Sean Reycraft is a Canadian playwright who examines the contours of contemporary marriage. One Good Marriage begins with tragedy and explores the fallout that this brings to a marriage, wrenching a couple out of the comfort of a stable union into a state of confusion and uncertainty. Through meeting these challenges, the writer suggests, a couple can create a stronger bond that defies conventional expectations.
One Good Marriage is narrated by two characters, Stewart, a high-school librarian, and his wife, Steph, a high school English teacher. This play also withholds a secret from its audience, with the actors slowly revealing the incident that forever changed Stewart and Steph's marriage. The play begins with their first anniversary, yet the celebratory tone is undermined from the start by a rumpled banner with only "versary" visible, and the obvious vigilance with which the couple survey their surroundings. Steph's first words, "Everybody died," irritate Stewart, who tries to reassure the audience that things will turn out all right. As the characters take turns telling the story, we begin to realize that they are attempting to come to terms with an incident that still torments them. At the end of the play, the audience becomes part of this dramatic event, when they are literally left in the dark, commanded to close their eyes as the actors disappear into a blackout that leaves the audience prone to the same fears that haunt the protagonists. The darkness underscores not only the play's tragic revelation, but also the limitations of our understanding and the necessity of maintaining faith in the face of heartbreaking circumstances. For Stewart and Steph do survive the sorrow that befell them, and by listening, the audience has helped them to do so.

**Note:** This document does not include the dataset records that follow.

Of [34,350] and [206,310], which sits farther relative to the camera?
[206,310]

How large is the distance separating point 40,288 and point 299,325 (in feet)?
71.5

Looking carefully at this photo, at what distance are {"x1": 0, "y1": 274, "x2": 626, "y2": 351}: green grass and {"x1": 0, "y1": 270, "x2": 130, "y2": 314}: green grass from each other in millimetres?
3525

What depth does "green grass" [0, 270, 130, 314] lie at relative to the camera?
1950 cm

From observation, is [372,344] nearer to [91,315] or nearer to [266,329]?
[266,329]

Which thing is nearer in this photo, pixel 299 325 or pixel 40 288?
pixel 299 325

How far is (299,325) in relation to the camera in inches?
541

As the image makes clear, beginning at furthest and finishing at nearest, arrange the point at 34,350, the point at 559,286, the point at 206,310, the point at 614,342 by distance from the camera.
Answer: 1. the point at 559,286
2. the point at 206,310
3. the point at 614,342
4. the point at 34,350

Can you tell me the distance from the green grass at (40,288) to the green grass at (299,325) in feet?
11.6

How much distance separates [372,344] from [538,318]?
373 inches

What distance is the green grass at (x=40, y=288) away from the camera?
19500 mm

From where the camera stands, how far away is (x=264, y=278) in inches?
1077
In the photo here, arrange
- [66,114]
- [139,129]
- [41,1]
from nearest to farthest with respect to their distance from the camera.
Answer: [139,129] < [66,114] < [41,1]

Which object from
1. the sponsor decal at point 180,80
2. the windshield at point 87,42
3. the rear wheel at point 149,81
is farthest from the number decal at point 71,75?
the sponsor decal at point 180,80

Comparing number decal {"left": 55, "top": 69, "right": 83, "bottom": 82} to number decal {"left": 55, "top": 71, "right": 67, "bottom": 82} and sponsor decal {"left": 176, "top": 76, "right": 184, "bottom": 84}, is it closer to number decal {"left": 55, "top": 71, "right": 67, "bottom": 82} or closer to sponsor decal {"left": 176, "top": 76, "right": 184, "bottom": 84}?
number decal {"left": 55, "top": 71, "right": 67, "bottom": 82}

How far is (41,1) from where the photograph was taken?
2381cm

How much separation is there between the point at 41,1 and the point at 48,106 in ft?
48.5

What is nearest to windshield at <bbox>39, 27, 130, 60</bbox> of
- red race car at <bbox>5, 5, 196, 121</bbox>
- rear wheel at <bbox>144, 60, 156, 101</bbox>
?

By exploring intimacy through both staging and theme, this play reveals the obstacles to communication and the delicate process of maintaining individual identity in relation to a shared identity within a marriage. To use feminist theorist Judith Butler's vocabulary, the performative aspect of a pair's relationship, the way two individuals act-out their identity as a couple, demonstrates the effort that building and maintaining a marriage, or any close relationship, requires. It also highlights for the audience the difficulty of this arrangement and the fact that it requires of two individuals to go beyond received notions of marriage to create a more sustaining union. Ultimately, the play asserts that to be troubled' can lead to a more profound understanding of one's spouse and a greater appreciation for the less conventional aspects of intimacy and love.